INPUT DATA Block Start

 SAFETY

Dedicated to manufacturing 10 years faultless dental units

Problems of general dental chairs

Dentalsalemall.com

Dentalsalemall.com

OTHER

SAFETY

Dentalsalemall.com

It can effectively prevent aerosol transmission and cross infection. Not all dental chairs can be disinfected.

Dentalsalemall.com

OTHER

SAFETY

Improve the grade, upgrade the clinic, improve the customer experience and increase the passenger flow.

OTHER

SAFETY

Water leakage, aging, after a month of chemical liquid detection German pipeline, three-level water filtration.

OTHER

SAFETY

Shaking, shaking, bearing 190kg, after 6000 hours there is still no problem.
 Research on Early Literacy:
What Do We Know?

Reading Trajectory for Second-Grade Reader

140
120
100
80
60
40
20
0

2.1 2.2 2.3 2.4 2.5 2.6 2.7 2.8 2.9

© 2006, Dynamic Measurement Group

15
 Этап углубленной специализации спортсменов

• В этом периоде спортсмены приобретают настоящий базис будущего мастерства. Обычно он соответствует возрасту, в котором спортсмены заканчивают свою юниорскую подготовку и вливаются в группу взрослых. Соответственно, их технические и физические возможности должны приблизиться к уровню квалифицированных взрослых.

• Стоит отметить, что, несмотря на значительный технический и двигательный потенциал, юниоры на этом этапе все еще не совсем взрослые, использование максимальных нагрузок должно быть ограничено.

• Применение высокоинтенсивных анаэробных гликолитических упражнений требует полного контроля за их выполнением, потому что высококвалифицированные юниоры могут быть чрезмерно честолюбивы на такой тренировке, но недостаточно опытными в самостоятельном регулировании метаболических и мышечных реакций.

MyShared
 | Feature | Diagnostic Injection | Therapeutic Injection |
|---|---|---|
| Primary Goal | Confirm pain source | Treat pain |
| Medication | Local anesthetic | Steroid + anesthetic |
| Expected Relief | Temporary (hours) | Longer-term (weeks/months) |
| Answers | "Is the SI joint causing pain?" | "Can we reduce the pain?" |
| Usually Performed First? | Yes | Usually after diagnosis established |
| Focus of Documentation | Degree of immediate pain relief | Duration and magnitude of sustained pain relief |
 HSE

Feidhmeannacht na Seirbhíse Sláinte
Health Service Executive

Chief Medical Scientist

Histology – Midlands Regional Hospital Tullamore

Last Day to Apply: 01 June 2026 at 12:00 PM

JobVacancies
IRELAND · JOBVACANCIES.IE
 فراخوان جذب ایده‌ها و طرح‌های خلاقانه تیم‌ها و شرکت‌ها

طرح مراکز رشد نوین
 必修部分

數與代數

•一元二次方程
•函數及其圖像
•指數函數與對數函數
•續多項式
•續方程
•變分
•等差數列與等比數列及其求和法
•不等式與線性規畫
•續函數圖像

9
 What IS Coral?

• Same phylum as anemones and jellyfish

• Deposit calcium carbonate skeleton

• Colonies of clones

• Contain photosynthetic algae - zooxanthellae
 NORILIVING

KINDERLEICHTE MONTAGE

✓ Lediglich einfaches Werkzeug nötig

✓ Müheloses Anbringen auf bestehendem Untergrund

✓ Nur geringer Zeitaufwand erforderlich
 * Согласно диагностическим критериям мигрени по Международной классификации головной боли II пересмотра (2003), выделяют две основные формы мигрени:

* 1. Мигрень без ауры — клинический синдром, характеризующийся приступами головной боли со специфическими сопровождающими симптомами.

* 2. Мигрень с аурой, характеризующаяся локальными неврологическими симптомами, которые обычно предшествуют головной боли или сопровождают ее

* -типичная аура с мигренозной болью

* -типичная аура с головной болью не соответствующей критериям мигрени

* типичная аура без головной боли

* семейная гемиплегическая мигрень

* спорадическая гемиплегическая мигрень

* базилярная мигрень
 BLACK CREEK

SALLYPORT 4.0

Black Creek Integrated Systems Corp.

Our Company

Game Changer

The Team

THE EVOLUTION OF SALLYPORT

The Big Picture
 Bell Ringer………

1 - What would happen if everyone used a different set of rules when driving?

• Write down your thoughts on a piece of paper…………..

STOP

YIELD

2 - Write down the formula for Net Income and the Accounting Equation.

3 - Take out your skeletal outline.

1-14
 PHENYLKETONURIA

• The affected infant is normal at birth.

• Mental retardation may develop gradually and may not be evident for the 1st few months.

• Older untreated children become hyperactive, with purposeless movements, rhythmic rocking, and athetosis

INPUT DATA Block End

[WORK INSTRUCTIONS]
Return, from the data, each line where the string "chairs" occurs.

[SOLUTION]
Problems of general dental chairs
It can effectively prevent aerosol transmission and cross infection. Not all dental chairs can be disinfected.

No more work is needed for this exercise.